Nick’s class teacher was Mr Moses. He was a fair master, not in the least prone to favouritism, but he saw in young Nick a great talent for writing and history. And Nick blossomed under the teacher’s tutelage. When the other school boys jostled to be the first outdoors for rugby or cricket, Nick preferred to stay back to work on an essay.

At home this summer James was around a lot. He was at a loose end, to go to Newcastle or not, to read history or teach English in Myanmar. His older brother Ahmad thought with a sinking heart, ‘What an unwelcome distraction for the servant girls in the house.’ But it was Nick with whom he struck up a firm friendship.

When the Citroën pulled up into the porch, crunching the gravel underneath, Nick always strained to see if he could see Mr Moses morphing into James. He was sure Mr Moses was really James, and that he flew through the air faster than Ahmad’s driving. Why, to get home to be James before Nick got there.

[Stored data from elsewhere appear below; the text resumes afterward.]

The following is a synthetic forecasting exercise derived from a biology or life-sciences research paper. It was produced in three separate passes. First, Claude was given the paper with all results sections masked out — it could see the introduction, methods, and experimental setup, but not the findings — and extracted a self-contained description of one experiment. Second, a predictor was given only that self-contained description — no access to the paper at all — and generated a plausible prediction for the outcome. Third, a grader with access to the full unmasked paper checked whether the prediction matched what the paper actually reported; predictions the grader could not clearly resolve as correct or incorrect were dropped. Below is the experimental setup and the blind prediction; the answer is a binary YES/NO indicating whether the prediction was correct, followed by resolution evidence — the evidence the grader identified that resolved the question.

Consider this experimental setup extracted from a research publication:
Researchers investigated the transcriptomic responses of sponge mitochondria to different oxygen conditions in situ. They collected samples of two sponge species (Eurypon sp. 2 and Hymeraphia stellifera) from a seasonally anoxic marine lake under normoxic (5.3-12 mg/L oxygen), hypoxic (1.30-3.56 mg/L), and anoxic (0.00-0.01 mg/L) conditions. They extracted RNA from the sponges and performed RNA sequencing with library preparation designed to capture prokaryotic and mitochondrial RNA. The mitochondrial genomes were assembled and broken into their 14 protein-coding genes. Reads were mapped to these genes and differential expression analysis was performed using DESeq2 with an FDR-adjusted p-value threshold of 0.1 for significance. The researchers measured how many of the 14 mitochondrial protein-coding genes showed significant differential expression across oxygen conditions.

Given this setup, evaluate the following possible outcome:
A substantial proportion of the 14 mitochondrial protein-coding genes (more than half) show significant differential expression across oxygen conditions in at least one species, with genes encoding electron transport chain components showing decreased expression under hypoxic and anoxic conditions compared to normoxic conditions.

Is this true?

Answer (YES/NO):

In the mornings on the way to school assembly, Nick looked out for traces of James’ long wavy locks, or scuffed suede lace-ups around the teachers’ common room. Mr Moses might be careless. Might have left a clue.

Autograph book
One day Nick cried out in dismay as Ahmad drove out of the school gates.

‘Oh please we’ve got to go back. Ahmad, please. I’ve forgotten my autograph book in class,’ said Nick.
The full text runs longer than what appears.